### Problem description
Please pick out each line below that contains the string "rise", matching case exactly.

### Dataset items
□ □ □
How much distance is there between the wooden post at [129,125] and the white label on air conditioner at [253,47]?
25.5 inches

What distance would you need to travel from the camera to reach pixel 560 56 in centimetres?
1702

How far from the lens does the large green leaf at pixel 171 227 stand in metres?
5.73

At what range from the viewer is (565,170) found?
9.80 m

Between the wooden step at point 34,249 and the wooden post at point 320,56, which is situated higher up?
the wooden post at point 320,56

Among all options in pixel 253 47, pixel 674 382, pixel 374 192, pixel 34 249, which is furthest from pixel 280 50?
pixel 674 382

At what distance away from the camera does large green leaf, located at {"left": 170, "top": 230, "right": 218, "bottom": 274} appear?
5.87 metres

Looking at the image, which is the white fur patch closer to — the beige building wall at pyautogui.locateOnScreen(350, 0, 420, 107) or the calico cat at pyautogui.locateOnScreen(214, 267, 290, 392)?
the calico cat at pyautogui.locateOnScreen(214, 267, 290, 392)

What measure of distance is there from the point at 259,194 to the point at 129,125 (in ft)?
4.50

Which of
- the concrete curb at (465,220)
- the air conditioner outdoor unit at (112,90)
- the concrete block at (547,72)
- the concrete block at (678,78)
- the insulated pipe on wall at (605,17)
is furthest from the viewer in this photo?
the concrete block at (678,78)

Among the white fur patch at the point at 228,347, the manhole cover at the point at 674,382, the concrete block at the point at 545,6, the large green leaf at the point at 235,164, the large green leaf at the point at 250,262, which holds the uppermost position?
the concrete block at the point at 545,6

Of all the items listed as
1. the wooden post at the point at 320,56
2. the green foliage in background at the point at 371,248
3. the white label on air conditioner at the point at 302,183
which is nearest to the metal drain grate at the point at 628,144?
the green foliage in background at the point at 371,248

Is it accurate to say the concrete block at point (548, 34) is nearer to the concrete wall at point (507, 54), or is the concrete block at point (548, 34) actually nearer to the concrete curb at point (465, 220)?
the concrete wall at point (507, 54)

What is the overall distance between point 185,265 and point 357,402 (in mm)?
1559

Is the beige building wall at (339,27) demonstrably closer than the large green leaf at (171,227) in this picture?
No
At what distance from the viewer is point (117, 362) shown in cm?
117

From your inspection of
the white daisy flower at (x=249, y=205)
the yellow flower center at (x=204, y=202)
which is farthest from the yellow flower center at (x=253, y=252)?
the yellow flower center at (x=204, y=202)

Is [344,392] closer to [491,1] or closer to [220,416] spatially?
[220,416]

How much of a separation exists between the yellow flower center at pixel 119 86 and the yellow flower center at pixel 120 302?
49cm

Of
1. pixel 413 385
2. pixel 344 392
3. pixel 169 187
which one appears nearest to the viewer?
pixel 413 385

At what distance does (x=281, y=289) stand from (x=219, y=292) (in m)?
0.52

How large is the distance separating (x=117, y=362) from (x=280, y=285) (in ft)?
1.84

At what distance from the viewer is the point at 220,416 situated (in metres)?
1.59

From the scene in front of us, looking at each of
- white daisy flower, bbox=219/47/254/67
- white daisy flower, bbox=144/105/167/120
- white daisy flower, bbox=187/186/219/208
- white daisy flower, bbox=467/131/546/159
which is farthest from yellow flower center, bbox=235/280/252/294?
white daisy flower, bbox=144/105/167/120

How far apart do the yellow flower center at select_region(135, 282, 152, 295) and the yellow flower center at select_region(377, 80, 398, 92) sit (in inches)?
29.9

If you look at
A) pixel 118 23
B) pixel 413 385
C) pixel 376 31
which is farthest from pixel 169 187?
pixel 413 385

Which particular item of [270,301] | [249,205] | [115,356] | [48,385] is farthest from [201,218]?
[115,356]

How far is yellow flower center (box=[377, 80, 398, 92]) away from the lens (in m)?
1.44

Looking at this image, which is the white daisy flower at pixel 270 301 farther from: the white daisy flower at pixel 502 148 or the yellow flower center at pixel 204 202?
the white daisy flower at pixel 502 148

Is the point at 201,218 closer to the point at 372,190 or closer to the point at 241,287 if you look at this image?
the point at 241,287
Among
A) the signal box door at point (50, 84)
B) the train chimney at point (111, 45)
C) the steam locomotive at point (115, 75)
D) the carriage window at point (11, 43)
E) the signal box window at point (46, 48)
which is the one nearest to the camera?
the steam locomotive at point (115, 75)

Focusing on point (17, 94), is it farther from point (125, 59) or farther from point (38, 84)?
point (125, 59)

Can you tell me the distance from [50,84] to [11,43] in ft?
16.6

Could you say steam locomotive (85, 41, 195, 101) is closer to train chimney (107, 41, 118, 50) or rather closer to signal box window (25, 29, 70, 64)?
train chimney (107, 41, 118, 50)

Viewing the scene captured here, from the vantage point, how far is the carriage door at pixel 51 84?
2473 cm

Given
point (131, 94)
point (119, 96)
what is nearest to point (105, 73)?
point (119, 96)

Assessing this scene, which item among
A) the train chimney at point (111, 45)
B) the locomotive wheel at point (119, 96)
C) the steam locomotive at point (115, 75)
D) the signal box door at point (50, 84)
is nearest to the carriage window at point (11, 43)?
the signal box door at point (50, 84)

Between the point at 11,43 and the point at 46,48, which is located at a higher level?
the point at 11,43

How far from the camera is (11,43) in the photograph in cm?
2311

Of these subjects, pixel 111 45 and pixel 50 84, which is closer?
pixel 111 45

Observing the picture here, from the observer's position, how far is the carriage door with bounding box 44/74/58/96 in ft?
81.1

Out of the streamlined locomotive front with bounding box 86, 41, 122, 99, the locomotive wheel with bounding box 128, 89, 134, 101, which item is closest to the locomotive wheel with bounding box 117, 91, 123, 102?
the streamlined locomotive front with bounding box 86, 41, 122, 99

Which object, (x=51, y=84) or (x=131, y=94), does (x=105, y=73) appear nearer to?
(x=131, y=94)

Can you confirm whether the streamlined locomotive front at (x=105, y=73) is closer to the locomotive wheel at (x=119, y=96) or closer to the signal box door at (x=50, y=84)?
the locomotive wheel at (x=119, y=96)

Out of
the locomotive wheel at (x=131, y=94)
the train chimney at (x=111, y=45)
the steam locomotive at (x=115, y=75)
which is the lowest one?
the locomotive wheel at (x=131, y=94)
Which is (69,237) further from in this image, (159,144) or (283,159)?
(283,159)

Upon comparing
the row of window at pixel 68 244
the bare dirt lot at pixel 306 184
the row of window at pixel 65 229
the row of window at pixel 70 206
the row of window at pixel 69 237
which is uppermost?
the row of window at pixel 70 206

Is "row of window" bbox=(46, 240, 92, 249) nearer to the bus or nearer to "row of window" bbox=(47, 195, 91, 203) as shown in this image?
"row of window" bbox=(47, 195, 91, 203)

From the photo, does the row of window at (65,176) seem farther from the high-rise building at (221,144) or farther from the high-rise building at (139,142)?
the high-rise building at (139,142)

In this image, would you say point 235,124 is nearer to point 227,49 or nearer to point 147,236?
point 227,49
□ □ □
### Solution to the problem
From the photo, does the row of window at (65,176) seem farther from the high-rise building at (221,144) or farther from the high-rise building at (139,142)?
the high-rise building at (139,142)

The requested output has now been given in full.